━━━━━ Study text
Once refined in coastal S. Texas refineries, the oil will be transported to Mexico (and no doubt the other U.S.-controlled military 'base', Columbia). All this colossal planning, financing, and implementation measures carried out by and through the abuses of power by elites, did, and continues to, occlude the the grave and concrete reality of ongoing violations of rule of law and human rights which the Keystone XL Pipeline and the Tar Sands projects have already carried out--by obscurring their real activities from the Indigenous Peoples and leadership, as well as U.S. taxpayers. These entities have been negating their duties and responsibilities to enter into meaningful consultation relative to the UN Declaration on the Rights of Indigenous Peoples, as well as treaties and other constructive arrangements which impact Indigenous Peoples' lands and territories unceded. The laws regarding consent of Indigenous Peoples and regarding the illegal seizure, dispossession and taking of land from Indigenous Peoples for development projects, require that States and corporations provide Indigenous Peoples' Free Prior and Informed Consent, the possibility of redress, restitution, and reparation for harms.

There is a crucial opportunity for Nde' Peoples of (current-day) South Texas and Northeastern Mexico, in bifurcated regions such as the Texas-Mexico border, to form important, and much needed dialogues and pro-active decision-making on this issue because there are severe consequences and direct impacts of the Keystone XL Pipeline megaproject that will negatively impact the self-determination, nationhood, peoplehood, and self-governance autonomy of presently living and future Nde' generations.
We Nde' are essentially being handed a spiritual, sacred, ethical and moral opportunity to move forward in Nde' Justice & Governance which is based upon the principles, protocols and perspectives of Nde' millenial systems, not by Eurocentric systems of racialization, tribalization, indigenism, and false identity.
My relatives, we Nde' are being given an opportunity to stand up in collective agreement and consensus to act by our principles of Nde' Justice, which is inherently connected to our familial and inherent relationships to Konitsaii Gokiyaa, Nde' Homelands.
Current events demand that there be an emboldened leadership, representing inclusive participation to decision-making, that emerges now in a forthright manner. Emerging leadership models, based integrally upon Nde' Knowledge Systems--not based on Eurocentrically imposed and false governance, modeled after the U.S. bankrupt and corrupt 'democratic' imprisonment systems--but, rather, based upon Nde' Knowledge, Memory, Relationships, Clans, First Foods, Sacred Ritual & Ceremonial Systems, and centrality of matrilineal and matrilocal justice and governance-- is crucial in the process of decolonizing Nde' actions towards self-determination today.
━━━━━━━━━━
━━━━━ Information provided
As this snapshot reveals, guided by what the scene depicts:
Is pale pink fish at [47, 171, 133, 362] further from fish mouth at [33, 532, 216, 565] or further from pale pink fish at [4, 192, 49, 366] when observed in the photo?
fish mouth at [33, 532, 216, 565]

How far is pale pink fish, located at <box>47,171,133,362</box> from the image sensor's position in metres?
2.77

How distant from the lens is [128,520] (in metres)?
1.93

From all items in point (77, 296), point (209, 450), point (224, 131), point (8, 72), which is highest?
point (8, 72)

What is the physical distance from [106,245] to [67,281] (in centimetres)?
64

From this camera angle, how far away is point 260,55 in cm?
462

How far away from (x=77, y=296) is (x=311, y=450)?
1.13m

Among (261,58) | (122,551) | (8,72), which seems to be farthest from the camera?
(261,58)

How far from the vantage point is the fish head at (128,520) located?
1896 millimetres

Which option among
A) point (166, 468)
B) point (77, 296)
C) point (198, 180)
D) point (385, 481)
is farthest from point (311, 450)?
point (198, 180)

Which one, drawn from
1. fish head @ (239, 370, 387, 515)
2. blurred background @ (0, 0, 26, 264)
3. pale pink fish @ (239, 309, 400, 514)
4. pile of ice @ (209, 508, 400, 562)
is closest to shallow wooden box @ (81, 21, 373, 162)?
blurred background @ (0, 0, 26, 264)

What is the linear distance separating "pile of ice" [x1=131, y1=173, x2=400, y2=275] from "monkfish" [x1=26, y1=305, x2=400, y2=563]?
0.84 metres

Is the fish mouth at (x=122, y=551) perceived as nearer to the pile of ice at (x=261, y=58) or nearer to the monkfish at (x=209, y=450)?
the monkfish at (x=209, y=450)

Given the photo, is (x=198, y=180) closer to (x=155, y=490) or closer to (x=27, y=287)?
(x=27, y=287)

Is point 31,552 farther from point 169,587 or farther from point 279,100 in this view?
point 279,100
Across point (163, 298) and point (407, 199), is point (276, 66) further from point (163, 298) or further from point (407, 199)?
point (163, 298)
━━━━━━━━━━
What you need to do>
a: In the text on the Keystone XL Pipeline and Nde' self-determination, where will the oil be refined before it is transported to Mexico?
b: Continue the text on the Keystone XL Pipeline and Nde' self-determination from where it stops.

Exercise responses>
a: In coastal South Texas refineries.

b:
The voices and realities of Indigenous Peoples in bare existence/bare life within the 'dead-zones' of purported corrupted 'nation to nation' relations with States and corporations floods the news everyday, and yet, many Indigenous peoples' needs in our community go unanswered, ignored, denied. That is not the path toward true self-determination and self-governance.
It is time for Nde' leaders to step up and be voiced and listened to in regards to the Keystone XL Pipeline megaproject, and the conspicuous covering over of the reality of Nde' contestations with the U.S. and Texas over the traditional territory which will be exploited in this scheme. The Nde' Peoples who are the traditional land owners, will be denied any voice, agency, or means for redress need to be exposed.

The current news stories covering the Keystone XL Pipeline downplay any impacts upon over 250,000 Indigenous peoples identified in Texas legislative papers as 'Native Americans', and the hundreds of thousands of Indigenous Peoples in Texas identified by the state as 'Mexicans' or 'Latin Americans.'
These omissions have been set into stone by the uncritical voices that U.S. liberal-progressive groups' have etched onto the consciousness of the (so-called) 'American Heartland'. Making Indigenous Peoples in Texas absent is a political issue and a human rights issue. Many groups gain to benefit from maintaining this tactical omission from public view.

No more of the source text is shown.